### What needs to be done
Only the lines from the line holding "Based on the image before" through the final line of the entries below are to be returned, exactly as they stand.

#### Recorded data ####

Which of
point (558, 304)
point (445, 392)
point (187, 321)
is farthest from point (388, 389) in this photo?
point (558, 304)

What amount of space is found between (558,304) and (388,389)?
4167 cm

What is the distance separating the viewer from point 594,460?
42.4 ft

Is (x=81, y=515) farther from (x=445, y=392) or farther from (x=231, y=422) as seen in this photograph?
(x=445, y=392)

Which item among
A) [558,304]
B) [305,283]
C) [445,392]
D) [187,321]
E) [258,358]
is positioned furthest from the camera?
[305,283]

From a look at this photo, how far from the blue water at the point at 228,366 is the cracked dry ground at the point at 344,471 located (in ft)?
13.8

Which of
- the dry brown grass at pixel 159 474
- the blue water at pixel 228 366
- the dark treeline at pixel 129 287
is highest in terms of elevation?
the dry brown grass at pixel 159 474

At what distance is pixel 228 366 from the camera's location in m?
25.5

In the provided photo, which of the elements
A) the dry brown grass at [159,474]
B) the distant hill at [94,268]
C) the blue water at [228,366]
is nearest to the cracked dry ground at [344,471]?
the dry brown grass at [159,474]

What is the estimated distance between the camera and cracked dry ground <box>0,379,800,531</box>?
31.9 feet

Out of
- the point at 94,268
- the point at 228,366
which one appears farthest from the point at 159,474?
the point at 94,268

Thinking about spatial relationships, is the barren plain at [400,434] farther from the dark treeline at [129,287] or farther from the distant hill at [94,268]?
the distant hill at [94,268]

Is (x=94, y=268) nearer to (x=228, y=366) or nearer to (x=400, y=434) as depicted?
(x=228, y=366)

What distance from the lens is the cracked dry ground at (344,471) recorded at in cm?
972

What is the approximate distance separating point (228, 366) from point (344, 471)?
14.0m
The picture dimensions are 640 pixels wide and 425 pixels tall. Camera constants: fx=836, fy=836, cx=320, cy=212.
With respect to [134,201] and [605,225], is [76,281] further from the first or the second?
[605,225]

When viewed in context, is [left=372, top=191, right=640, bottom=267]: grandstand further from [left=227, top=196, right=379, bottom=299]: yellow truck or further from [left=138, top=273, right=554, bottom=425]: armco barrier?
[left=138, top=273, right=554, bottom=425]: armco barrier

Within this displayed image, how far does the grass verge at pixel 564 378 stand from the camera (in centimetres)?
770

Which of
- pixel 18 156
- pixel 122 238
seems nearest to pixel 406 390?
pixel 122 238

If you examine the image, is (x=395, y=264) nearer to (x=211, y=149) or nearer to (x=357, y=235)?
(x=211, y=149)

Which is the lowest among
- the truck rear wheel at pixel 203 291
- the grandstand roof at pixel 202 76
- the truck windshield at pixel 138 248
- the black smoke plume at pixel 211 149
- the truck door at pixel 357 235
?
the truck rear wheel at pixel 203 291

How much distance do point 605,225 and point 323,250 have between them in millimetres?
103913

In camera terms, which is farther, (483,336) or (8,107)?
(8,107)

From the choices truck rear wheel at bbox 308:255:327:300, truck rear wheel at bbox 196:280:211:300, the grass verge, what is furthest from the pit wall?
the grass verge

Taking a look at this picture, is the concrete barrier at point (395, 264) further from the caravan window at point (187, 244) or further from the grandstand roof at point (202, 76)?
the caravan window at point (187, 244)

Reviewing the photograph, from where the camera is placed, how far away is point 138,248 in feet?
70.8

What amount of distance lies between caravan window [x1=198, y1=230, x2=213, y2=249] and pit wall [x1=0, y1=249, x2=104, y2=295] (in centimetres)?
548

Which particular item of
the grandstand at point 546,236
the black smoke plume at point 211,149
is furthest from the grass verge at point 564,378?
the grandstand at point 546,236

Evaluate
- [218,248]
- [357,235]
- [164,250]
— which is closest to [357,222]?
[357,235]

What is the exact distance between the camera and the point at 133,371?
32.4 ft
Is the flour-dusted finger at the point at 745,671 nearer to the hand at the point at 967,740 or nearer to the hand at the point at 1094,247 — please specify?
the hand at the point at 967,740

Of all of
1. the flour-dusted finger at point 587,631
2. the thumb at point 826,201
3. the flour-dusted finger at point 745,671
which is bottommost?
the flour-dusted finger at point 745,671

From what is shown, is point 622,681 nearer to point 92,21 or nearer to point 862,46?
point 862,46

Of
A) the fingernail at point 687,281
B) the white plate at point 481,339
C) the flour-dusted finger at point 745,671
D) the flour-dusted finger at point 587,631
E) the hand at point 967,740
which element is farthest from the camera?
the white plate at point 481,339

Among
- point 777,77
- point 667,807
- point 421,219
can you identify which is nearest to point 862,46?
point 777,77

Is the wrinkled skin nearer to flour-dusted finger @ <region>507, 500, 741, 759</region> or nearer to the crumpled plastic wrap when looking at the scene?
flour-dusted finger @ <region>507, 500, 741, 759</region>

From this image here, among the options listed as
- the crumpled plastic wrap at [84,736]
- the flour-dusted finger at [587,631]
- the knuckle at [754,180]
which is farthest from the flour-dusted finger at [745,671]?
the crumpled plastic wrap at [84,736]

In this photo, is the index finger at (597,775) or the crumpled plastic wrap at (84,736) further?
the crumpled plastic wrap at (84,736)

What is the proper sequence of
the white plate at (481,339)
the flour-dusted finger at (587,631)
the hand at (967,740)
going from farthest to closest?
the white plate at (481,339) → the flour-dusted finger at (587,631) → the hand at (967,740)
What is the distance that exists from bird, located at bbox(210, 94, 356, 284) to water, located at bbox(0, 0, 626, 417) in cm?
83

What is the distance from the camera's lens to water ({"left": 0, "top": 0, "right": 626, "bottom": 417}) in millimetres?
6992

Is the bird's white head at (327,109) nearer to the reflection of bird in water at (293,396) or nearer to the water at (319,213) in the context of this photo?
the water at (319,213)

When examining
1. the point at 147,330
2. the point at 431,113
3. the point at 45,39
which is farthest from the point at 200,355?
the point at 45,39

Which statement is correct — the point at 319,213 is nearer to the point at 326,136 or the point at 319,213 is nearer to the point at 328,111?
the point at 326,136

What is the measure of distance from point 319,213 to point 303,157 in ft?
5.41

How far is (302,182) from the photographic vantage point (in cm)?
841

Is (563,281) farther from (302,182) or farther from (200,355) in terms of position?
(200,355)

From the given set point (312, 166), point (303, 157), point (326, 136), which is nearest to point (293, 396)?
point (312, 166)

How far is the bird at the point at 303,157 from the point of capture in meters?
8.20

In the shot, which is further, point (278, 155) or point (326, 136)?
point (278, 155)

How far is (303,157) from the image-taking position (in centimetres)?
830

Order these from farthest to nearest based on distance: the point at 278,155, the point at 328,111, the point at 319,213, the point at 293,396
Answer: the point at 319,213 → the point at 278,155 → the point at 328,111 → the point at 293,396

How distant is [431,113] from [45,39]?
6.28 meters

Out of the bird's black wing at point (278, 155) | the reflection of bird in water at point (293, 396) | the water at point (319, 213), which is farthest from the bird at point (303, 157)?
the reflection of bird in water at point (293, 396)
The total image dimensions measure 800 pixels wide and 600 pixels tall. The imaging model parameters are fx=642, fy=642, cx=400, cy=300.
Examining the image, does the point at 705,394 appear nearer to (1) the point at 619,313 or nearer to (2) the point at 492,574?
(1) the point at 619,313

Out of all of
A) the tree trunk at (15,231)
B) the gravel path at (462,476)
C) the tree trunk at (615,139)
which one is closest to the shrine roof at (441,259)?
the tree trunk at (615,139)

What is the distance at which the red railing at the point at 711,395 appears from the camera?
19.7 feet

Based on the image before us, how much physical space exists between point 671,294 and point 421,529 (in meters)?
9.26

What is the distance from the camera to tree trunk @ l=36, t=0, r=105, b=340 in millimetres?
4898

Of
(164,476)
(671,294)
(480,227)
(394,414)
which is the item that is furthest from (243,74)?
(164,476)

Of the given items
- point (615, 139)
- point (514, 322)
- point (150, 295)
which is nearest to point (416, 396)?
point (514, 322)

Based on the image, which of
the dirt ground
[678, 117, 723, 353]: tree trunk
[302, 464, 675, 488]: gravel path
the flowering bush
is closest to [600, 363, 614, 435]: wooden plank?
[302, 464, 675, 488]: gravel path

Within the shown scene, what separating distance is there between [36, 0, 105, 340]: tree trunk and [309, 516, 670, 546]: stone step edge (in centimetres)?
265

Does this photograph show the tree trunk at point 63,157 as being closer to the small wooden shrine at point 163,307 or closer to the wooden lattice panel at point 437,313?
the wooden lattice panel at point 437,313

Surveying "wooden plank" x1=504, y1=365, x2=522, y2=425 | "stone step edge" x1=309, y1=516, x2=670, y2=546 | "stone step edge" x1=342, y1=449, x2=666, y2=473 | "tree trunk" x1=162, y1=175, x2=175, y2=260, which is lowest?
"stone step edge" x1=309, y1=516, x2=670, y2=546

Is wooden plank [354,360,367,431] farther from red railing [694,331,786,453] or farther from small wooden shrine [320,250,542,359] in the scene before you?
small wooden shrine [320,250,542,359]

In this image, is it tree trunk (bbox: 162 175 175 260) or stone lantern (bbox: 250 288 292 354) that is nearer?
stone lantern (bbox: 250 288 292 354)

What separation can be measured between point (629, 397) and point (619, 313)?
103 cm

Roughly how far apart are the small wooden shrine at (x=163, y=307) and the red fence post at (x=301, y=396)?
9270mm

####

### Written solution
Based on the image before us, how much physical space exists between point 671,294 and point 421,529 (in meters)?
9.26

What is the distance from the camera to tree trunk @ l=36, t=0, r=105, b=340 in millimetres?
4898

Of
(164,476)
(671,294)
(480,227)
(394,414)
which is the item that is furthest from (243,74)?
(164,476)

Of the given items
- point (615, 139)
- point (514, 322)
- point (150, 295)
which is nearest to point (416, 396)?
point (514, 322)

Based on the image, which of
the dirt ground
[678, 117, 723, 353]: tree trunk
[302, 464, 675, 488]: gravel path
the flowering bush
is closest to [600, 363, 614, 435]: wooden plank?
[302, 464, 675, 488]: gravel path

Within the shown scene, what separating distance is there between [36, 0, 105, 340]: tree trunk and [309, 516, 670, 546]: stone step edge (in centimetres)?
265

Does this photograph show the tree trunk at point 63,157 as being closer to the small wooden shrine at point 163,307 or closer to the wooden lattice panel at point 437,313?
the wooden lattice panel at point 437,313

Surveying "wooden plank" x1=504, y1=365, x2=522, y2=425 | "stone step edge" x1=309, y1=516, x2=670, y2=546 | "stone step edge" x1=342, y1=449, x2=666, y2=473 | "tree trunk" x1=162, y1=175, x2=175, y2=260, which is lowest?
"stone step edge" x1=309, y1=516, x2=670, y2=546

Is wooden plank [354,360,367,431] farther from red railing [694,331,786,453] or farther from small wooden shrine [320,250,542,359] in the scene before you?
small wooden shrine [320,250,542,359]

In this image, is it tree trunk (bbox: 162 175 175 260) or stone lantern (bbox: 250 288 292 354) that is nearer?
stone lantern (bbox: 250 288 292 354)

What separation can be measured between point (629, 397) and point (619, 313)?
103 cm

Roughly how far apart are the small wooden shrine at (x=163, y=307) and the red fence post at (x=301, y=396)?
9270mm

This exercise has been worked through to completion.